Disruptions of the MD-NC-CC1 Monomer Restore the MD Activity.

Based on the structural analysis of the inhibited MD-NC-CC1 monomer, we introduced a series of the point mutations in the MD, NC, and CC1 to disrupt the interdomain interaction interface—that is, V178Q in the MD, V375E in the NC, and E399A, K414A, and L415A in CC1—and checked the MT-stimulated ATPase activity of these mutants. We also removed a proline from the NC/CC1 hinge (ΔP391), which was previously demonstrated to disrupt the folded-back conformation of CC1 (16, 28). All of the mutations did not have major effects on the secondary structures of the MD-NC-CC1 tandem, as indicated by the similar profile in the CD spectra (SI Appendix, Fig. S7A). However, most of the mutations in the interdomain interaction interface destabilized the MD-NC-CC1 tandem in the limited proteolysis assay (SI Appendix, Fig. S7B), suggesting that the compact self-folded structure is disrupted by these mutations. As expected, in comparison with the wild-type MD-NC-CC1 tandem, the mutations in the interdomain interaction interface or in the NC/CC1 hinge all significantly enhanced the MT-simulated ATPase activity (Fig. 5F), indicating that disruptions of the contacts between the three domains or the folded-back conformation of CC1 restore the MD activity. Consistent with the increased ATPase activity, the MT-stimulated ADP release of the MD-NC-CC1 tandem was also markedly accelerated by the mutations (V375E, ΔP391, and L415A that keep the MD intact) (Fig. 5E and SI Appendix, Table S2), further implicating the loosening of the NL for the ADP release. On the other hand, disruptions of the interactions between the three domains or the folded-back conformation of CC1 would also release the NC for dimerization of the MD. Consistent with this hypothesis, the ΔP391-mutant adopts a dimeric conformation, and most of the other mutants (V178Q, E399A, K414A, and L415A with the intact NC) have a tendency to form a dimer and exist in a monomer/dimer equilibrium in solution (SI Appendix, Fig. S8). In contrast, the V375E mutant [with the mutation in the NC that disrupts the MD-NC-CC1 monomer as well as the NC coiled-coil dimer (Fig. 2D)] remains as a monomer (SI Appendix, Fig. S8), further supporting the essential role of the NC for dimerization of the MD.

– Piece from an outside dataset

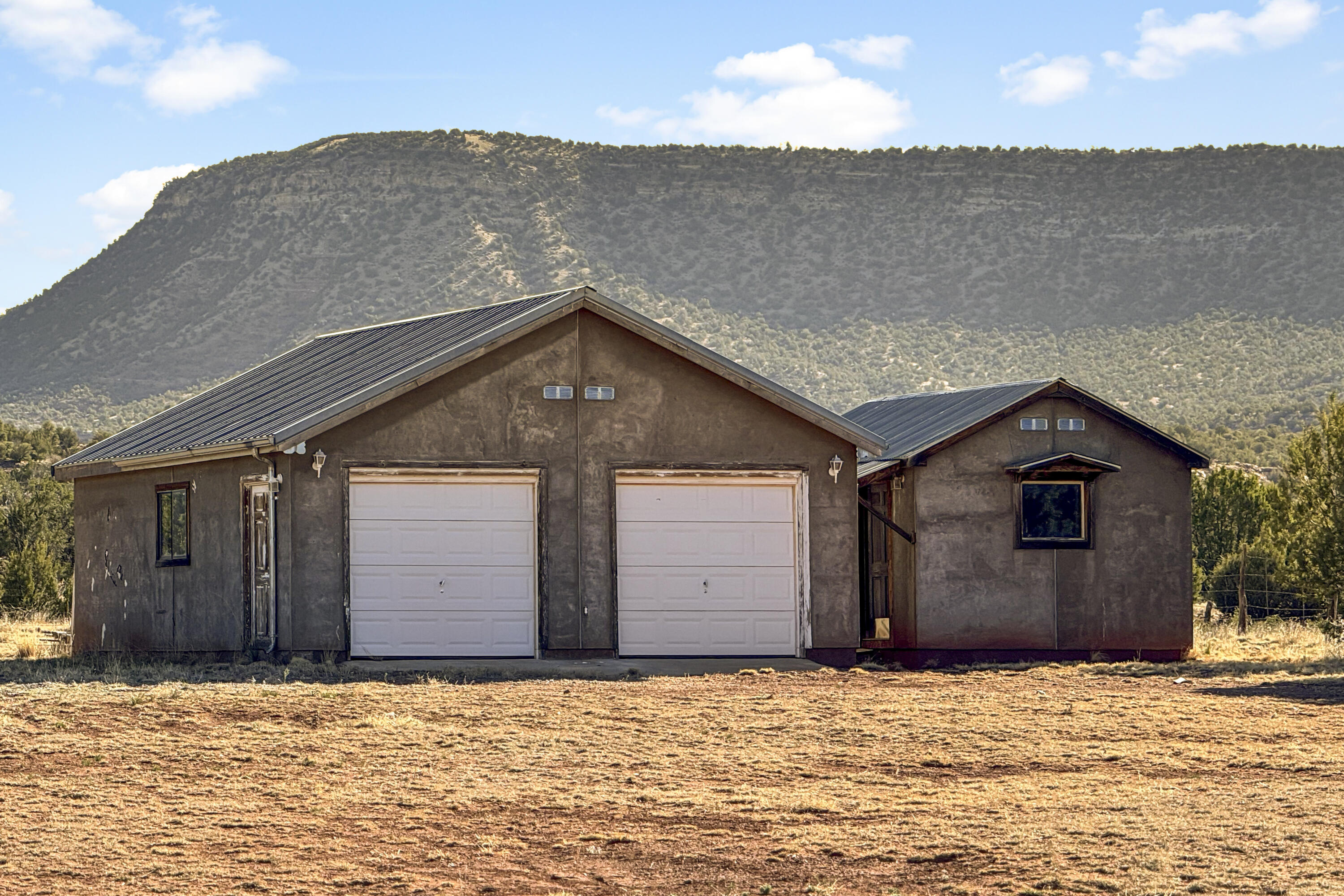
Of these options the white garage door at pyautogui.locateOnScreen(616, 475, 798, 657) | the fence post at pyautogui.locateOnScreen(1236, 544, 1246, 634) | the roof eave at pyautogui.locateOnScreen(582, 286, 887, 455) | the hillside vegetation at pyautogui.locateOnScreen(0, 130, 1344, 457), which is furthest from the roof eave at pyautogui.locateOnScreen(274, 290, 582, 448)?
the hillside vegetation at pyautogui.locateOnScreen(0, 130, 1344, 457)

Finally, we assessed the effects of these mutations on the full-length KIF13B in vivo by using a cell-based assay (Fig. 6A). Consistent with previous results (16), the wild-type KIF13B adopts an inactive state and was largely localized in the cell body (Fig. 6 A and B). Similar to the wild-type KIF13B, the Y73C–KIF13B mutant was also largely localized in the cell body (SI Appendix, Fig. S2 E and F), supporting the minimal impact of this mutation on the full-length protein. As expected, most of the KIF13B mutants (V178Q, ΔP391, E399A, K414A, and L415A) showed the enhanced accumulations at the cell tips in comparison with the wild-type KIF13B (Fig. 6 A and B), indicating the restored motor motility by these mutations. In contrast, the V375E–KIF13B mutant did not show the significantly increased tip accumulations (Fig. 6 A and B), also consistent with the essential role of the NC-mediated dimerization for the motor activity. Taken together, all of the biochemical and cellular data demonstrated that disruptions of the MD-NC-CC1 monomer release the sequestered neck domain and restore the MD activity.

Discussion

Intrinsic Structural Versatility of CC1 for Autoinhibition.

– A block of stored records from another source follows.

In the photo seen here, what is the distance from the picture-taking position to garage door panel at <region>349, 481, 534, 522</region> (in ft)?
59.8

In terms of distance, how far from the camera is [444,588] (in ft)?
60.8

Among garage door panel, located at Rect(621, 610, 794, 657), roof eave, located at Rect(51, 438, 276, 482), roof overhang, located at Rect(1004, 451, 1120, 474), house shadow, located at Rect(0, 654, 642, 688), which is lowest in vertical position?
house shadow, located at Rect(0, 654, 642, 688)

In kinesin-3 motors, the coiled-coil domain CC1 is a well-known autoinhibitory segment that folds back to sequester the preceding NC for inhibiting the motor activity (2, 16, 23), but the underlying mechanism is not well understood. In this study, we determined the structure of the inhibited MD-NC-CC1 monomer of KIF13B in which CC1 is broken into two short α-helices (CC1a and CC1b) that interact with both the NC and the MD to sequester the entire neck domain (Figs. 3 and 4). Thus, instead of forming an extended coiled-coil, CC1 adopts a distinct two-helix conformation for autoinhibition. Consistent with this unexpected structural feature, our previous studies of the NC-CC1-FHA tandem of KIF13A demonstrated that CC1 is not a perfect coiled-coil for dimerization (28). Moreover, CC1 contains several intrinsic unusual features (i.e., the potential defects in the interhelical packing and a “stutter” break in the middle) that can distort the coiled-coil formation and break the extended helix (28) (SI Appendix, Fig. S5), supporting the propensity of CC1 to form a two-helix conformation in the autoinhibited state. Taken together, CC1 of kinesin-3 motors is not a canonical coiled-coil but possesses the intrinsic structural versatility to adopt a distinct conformation for autoinhibition.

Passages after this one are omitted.